Material for this task -
_ _ _

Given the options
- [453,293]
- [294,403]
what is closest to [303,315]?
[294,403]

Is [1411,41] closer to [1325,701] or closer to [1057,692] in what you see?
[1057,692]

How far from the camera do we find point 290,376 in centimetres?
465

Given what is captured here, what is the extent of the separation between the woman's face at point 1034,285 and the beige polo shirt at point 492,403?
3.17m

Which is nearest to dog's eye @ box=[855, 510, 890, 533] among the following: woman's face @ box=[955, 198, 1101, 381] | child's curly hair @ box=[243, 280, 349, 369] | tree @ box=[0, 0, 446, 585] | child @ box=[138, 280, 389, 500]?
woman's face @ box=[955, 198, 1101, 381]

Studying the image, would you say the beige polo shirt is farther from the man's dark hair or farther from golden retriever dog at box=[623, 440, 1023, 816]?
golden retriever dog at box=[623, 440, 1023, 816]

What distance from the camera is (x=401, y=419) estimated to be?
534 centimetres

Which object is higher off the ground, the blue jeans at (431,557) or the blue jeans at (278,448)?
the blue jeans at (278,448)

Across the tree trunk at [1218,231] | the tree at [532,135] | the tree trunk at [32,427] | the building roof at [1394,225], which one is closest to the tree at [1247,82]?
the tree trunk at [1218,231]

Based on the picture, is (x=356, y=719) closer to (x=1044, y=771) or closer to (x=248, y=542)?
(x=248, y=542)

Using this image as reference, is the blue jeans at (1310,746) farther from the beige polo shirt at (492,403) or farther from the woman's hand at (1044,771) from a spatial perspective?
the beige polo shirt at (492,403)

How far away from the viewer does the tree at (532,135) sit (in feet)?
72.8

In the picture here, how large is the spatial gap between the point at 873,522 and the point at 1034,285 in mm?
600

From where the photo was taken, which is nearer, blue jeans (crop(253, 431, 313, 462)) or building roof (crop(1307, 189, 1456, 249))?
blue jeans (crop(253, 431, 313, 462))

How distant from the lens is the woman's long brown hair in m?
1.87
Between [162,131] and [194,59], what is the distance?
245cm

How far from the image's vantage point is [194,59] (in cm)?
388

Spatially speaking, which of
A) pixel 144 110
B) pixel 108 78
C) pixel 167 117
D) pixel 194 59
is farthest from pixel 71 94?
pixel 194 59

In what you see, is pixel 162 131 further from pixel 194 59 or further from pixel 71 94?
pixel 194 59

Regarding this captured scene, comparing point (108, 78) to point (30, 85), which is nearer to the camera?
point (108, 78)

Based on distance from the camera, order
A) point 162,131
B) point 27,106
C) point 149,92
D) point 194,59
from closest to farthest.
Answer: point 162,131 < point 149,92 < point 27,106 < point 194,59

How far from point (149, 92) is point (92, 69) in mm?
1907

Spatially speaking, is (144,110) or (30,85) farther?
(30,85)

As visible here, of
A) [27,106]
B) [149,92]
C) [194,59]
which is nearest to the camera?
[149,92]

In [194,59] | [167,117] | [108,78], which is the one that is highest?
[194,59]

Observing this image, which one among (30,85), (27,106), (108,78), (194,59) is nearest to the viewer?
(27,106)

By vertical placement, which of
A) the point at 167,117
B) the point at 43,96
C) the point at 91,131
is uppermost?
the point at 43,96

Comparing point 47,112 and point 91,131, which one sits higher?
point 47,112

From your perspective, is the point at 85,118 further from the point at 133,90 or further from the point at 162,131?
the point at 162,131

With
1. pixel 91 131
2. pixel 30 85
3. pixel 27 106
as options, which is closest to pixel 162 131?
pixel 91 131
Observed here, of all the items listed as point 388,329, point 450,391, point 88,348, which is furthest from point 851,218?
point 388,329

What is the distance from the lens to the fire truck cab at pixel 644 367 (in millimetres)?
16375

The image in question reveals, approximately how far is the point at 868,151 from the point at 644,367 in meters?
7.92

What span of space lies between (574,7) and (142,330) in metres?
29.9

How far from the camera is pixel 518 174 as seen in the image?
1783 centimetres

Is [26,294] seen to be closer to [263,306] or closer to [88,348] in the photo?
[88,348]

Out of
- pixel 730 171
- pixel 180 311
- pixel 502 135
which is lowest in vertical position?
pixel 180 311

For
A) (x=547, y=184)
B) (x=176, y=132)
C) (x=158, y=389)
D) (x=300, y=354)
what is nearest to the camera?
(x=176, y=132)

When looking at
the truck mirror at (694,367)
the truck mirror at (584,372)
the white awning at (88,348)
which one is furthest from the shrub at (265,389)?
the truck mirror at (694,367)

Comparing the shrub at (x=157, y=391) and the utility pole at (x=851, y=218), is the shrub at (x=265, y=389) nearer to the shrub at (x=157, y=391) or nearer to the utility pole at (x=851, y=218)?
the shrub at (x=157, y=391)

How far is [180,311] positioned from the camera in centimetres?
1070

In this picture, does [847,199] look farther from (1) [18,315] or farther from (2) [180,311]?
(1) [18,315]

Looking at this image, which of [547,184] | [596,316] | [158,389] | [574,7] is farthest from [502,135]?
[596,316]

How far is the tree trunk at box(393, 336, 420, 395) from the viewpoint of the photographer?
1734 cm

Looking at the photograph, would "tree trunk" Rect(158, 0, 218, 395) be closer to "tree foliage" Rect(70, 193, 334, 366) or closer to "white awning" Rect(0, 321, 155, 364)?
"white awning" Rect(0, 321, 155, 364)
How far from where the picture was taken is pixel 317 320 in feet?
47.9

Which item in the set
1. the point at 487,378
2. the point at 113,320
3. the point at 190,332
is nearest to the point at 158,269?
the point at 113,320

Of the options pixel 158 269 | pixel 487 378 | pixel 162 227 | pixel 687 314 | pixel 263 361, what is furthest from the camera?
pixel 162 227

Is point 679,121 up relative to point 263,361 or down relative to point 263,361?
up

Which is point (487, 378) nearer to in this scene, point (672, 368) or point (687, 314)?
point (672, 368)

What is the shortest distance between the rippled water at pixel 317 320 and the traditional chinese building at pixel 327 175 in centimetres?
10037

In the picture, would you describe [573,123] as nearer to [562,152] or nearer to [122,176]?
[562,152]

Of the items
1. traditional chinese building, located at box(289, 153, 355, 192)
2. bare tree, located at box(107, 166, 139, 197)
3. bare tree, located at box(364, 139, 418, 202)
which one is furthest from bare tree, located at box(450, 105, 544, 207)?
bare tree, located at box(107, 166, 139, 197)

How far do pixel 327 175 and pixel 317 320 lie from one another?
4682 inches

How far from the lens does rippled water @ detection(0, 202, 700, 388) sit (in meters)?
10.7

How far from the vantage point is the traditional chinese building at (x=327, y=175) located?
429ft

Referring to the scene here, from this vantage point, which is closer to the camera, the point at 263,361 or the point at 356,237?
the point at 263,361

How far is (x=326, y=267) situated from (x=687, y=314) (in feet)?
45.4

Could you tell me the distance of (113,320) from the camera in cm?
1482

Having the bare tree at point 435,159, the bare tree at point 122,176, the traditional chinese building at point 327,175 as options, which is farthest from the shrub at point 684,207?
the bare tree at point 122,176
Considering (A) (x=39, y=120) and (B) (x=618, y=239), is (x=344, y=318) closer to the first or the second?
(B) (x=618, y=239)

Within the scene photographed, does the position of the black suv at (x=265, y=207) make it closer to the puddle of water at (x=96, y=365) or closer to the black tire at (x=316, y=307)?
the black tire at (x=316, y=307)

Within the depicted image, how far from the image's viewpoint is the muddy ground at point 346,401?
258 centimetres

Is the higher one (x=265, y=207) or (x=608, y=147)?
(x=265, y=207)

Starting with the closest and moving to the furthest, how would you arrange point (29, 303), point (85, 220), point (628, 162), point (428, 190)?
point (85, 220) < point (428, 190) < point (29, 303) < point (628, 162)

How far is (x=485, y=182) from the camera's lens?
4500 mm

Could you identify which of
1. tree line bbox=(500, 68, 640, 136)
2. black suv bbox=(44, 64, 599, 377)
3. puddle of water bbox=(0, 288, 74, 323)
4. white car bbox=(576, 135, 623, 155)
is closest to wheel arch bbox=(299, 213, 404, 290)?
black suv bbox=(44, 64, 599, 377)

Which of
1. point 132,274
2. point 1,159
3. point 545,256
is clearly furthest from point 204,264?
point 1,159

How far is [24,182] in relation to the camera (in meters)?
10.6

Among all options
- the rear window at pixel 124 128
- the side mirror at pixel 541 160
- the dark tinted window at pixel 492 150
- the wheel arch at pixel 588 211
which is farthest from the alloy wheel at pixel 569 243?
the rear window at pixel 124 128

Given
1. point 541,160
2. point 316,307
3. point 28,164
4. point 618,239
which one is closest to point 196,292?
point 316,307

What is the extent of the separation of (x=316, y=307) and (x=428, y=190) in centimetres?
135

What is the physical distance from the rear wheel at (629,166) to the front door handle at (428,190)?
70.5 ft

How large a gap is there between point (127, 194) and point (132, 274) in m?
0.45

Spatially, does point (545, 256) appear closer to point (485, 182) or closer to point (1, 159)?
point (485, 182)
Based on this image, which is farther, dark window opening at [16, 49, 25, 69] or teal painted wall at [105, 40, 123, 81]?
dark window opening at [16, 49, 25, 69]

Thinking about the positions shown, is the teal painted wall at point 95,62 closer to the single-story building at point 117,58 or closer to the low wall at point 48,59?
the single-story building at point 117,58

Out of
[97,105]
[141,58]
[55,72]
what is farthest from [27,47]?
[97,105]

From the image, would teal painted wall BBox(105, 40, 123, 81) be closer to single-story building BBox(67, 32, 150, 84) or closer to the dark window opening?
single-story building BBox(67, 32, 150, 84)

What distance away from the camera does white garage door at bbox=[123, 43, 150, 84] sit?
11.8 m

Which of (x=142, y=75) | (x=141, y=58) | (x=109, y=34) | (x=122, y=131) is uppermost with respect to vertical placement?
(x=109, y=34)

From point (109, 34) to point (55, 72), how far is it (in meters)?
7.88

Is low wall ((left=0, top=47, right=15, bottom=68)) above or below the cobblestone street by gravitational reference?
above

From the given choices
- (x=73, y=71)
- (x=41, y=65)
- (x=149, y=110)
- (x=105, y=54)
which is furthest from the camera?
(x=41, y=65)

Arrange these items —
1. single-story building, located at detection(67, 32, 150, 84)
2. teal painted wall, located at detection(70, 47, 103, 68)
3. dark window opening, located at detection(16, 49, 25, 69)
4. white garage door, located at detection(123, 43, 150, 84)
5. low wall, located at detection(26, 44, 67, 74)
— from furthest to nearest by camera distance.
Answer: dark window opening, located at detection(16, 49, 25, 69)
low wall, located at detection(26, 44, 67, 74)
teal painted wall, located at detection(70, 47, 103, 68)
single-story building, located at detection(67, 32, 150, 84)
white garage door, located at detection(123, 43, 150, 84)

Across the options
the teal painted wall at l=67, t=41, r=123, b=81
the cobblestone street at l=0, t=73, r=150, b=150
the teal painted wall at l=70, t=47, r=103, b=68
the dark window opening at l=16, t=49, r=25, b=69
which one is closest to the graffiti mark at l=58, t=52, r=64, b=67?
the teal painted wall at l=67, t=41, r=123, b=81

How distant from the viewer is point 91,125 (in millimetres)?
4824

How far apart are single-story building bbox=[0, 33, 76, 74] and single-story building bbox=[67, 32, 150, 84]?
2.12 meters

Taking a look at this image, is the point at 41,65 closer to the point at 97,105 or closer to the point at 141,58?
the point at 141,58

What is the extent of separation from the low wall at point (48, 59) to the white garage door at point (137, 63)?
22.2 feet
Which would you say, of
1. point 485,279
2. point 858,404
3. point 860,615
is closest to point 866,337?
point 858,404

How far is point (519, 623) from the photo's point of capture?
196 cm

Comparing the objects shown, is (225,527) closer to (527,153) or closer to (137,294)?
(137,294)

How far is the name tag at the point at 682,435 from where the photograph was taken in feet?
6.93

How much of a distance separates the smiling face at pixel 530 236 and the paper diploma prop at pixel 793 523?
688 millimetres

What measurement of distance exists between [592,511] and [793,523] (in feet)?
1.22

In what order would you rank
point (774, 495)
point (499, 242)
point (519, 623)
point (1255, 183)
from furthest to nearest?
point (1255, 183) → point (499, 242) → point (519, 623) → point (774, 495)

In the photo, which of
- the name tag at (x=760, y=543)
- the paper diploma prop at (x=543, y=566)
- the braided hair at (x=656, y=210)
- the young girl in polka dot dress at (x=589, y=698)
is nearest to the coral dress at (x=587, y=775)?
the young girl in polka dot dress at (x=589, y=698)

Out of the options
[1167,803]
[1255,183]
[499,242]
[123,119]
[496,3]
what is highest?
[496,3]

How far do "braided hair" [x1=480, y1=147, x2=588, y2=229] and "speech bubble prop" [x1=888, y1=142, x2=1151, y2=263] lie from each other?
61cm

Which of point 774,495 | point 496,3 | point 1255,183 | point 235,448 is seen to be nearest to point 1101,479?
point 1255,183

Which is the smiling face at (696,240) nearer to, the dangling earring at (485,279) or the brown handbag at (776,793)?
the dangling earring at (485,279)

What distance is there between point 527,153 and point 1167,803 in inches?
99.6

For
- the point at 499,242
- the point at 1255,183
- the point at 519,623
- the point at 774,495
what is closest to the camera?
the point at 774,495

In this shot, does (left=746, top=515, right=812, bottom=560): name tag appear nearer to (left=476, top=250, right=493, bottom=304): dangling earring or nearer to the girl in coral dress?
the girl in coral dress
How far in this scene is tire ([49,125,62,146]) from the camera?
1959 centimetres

_ _ _

Task details - Rewrite the lines from the one containing "Which is the smiling" through the last line above as a Markdown table with the columns Row and Line, numbering the rows and leaving out blank lines.

Response to this exercise -
| Row | Line |
|---|---|
| 1 | Which is the smiling face at (696,240) nearer to, the dangling earring at (485,279) or the brown handbag at (776,793)? |
| 2 | the dangling earring at (485,279) |
| 3 | What distance is there between point 527,153 and point 1167,803 in inches? |
| 4 | 99.6 |
| 5 | For |
| 6 | - the point at 499,242 |
| 7 | - the point at 1255,183 |
| 8 | - the point at 519,623 |
| 9 | - the point at 774,495 |
| 10 | what is closest to the camera? |
| 11 | the point at 774,495 |
| 12 | In this shot, does (left=746, top=515, right=812, bottom=560): name tag appear nearer to (left=476, top=250, right=493, bottom=304): dangling earring or nearer to the girl in coral dress? |
| 13 | the girl in coral dress |
| 14 | How far in this scene is tire ([49,125,62,146]) from the camera? |
| 15 | 1959 centimetres |